■ TASK REQUIREMENTS ■
A: In the forum thread about Hulk fighting Kid Buu, how heavy is the mountain that Professor Hulk reportedly held up?
B: Carry on the Hulk versus Kid Buu forum thread from the point where it stops.

■ DOCUMENT SEGMENT ■

------------------------------------------------------------------------

Which will only serve to piss off Hulk even more. The Hulk punshes through space and continues pounding Buu until Buu is beaten to death.


----------



## jplaya2023 (Oct 4, 2006)

Crimson King said:
			
		

> Which will only serve to piss off Hulk even more. The Hulk punshes through space and continues pounding Buu until Buu is beaten to death.




you're an idiot, kidd buu cannot be beaten to death by someone whose to slow to catch him. The only way you beat kidd buu is if you manage to gather the energy of everyone from all of the entire galaxy, universe solar system etc... form it into an attack, and hit buu full on.


----------



## SoulTaker (Oct 4, 2006)

jplaya2023 said:
			
		

> you're an idiot, kidd buu cannot be beaten to death by someone whose to slow to catch him. The only way you beat kidd buu is if you manage to gather the energy of everyone from all of the entire galaxy, universe solar system etc... form it into an attack, and hit buu full on.



You realize that just mindless Hulk is power incarnate,the Beyonder says he has infinite amounts of power.Add that to the power of thousands of galaxies powering him through his Celestial tech.Professor Hulk,one of his weakest incarnations had an 150 billion ton mountain dropped on him and held it up.He thunder clapped away a universe destroying blast,explain to me what Kid Buu can do against a guy that thunder clapped a universe destroying blast away?


----------



## jplaya2023 (Oct 4, 2006)

SoulTaker540 said:
			
		

> You realize that just mindless Hulk is power incarnate,the Beyonder says he has infinite amounts of power.Add that to the power of thousands of galaxies powering him through his Celestial tech.Professor Hulk,one of his weakest incarnations had an 150 billion ton mountain dropped on him and held it up.He thunder clapped away a universe destroying blast,explain to me what Kid Buu can do against a guy that thunder clapped a universe destroying blast away?



kidd buu can dodge it, deflect it, counter it, or get hit come back and laugh and kill hulk


----------



## Comic Book Guy (Oct 4, 2006)

How's he going to dodge sound with power enough to counter a cosmos destroying blast?

Sound is omnidirectional.


----------



## ~Shin~ (Oct 4, 2006)

I think people are underestimating kid buu's IT since his IT is pretty much teleportation since he doesn't need a ki signal but i don't see how buu can even damage him unless buu turns him into candy
I would say that this battle's a stalemate but not entirely sure


----------



## jplaya2023 (Oct 4, 2006)

------------------------------------------------------------------------

(Image-based spatial reasoning data)
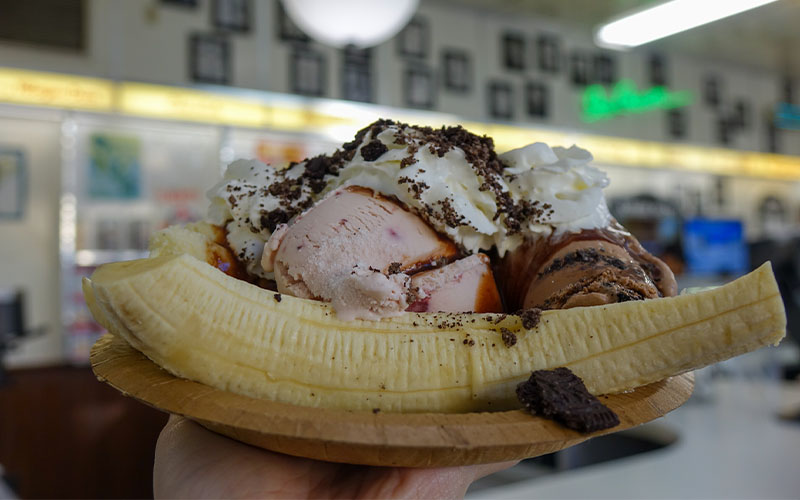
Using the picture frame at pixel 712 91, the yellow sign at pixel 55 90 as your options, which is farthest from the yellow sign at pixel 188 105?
the picture frame at pixel 712 91

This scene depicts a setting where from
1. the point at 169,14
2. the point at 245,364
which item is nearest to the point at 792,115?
the point at 169,14

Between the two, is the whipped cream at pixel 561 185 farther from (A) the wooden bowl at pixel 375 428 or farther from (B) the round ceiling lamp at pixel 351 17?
(B) the round ceiling lamp at pixel 351 17

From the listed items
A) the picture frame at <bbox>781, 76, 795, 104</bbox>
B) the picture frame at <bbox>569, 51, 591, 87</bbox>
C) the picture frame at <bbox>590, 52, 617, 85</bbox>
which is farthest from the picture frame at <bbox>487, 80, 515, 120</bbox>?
the picture frame at <bbox>781, 76, 795, 104</bbox>

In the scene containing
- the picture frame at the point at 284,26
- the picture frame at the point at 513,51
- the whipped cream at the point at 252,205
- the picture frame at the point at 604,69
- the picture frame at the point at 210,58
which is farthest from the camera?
the picture frame at the point at 604,69

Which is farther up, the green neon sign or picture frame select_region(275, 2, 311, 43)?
picture frame select_region(275, 2, 311, 43)

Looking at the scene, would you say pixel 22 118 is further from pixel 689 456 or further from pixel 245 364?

------------------------------------------------------------------------

■ RESPONSES PER TASK ■
A: It weighed 150 billion tons.

B:
Comic Book Guy said:
			
		

> How's he going to dodge sound with power enough to counter a cosmos destroying blast?
> 
> Sound is omnidirectional.




Instant Transmission


----------



## Orion (Oct 4, 2006)

war hulk is just godly he would beat ne1 from dbz face it j and it buu can completely reform then why the fuck didnt he versus goku then after having spirit bomb  drop on him u jackass.


----------



## jplaya2023 (Oct 4, 2006)

Firemind said:
			
		

> I think people are underestimating kid buu's IT since his IT is pretty much teleportation since he doesn't need a ki signal but i don't see how buu can even damage him unless buu turns him into candy
> I would say that this battle's a stalemate but not entirely sure



buu would use hulk's thunderclap right back at him, remember he can learn techniques by just seeing it once. Goku made note of that during their fights


----------



## Comic Book Guy (Oct 4, 2006)

> buu would use hulk's thunderclap right back at him, remember he can learn techniques by just seeing it once. Goku made note of that during their fights



There's no way that Kid Buu is as physically strong as Hulk.


----------



## SoulTaker (Oct 4, 2006)

jplaya2023 said:
			
		

> buu would use hulk's thunderclap right back at him, remember he can learn techniques by just seeing it once. Goku made note of that during their fights



Buu does not have the stregnth to do a thunderclap of Hulk's magnitude,and it doesn't utilize ki.And if he IT's it might count as a ring out considering how far away he IT's.


----------



## Slips (Oct 4, 2006)

jplaya2023 said:
			
		

> buu would use hulk's thunderclap right back at him, remember he can learn techniques by just seeing it once. Goku made note of that during their fights




Wow Buu has sharigan  

I bet he can copy his strength too

I'm going to siggy that quote that one


----------



## jplaya2023 (Oct 4, 2006)

Comic Book Guy said:
			
		

> There's no way that Kid Buu is as physically strong as Hulk.






proof? or just your bias thinking. Kidd buu was able to hold back the spirit bomb which had energy from every living thing in the dbz galaxy.


----------



## jplaya2023 (Oct 4, 2006)

Slips said:
			
		

> Wow Buu has sharigan
> 
> I bet he can copy his strength too
> 
> I'm going to siggy that quote that one




go ahead and siggy moron buu can copy every technique he sees once. stated by goku


----------



## Slips (Oct 4, 2006)

jplaya2023 said:
			
		

> go ahead and siggy moron buu can copy every technique he sees once. stated by goku




Every insult means your closer to a ban keep it up

Buu is no where near the Hulks strength. No where near. get a grip on life son your losing it and getting desprate


----------



## jplaya2023 (Oct 4, 2006)

Slips said:
			
		

> Every insult means your closer to a ban keep it up
> 
> *you're a lame ass dude *
> 
> Buu is no where near the Hulks strength. No where near. get a grip on life son your losing it and getting desprate




prove he isnt? What buu lacks in strength he can make up in ki, something hulk doesnt have


----------



## Spanish Hoffkage (Oct 4, 2006)

jplaya2023 said:
			
		

> go ahead and siggy moron buu can copy every technique he sees once. stated by goku



He learns quickly a lot of techniques but that doesn't mean he can copy them instanlty. If that he just will teleported and avoided the Genkidama


----------



## Slips (Oct 4, 2006)

jplaya2023 said:
			
		

> prove he isnt? What buu lacks in strength he can make up in ki, something hulk doesnt have



You want me to prove that Buu can match Hulk in strength a character that doesnt have a limit. A character that is potentially the strongest comic character of all ?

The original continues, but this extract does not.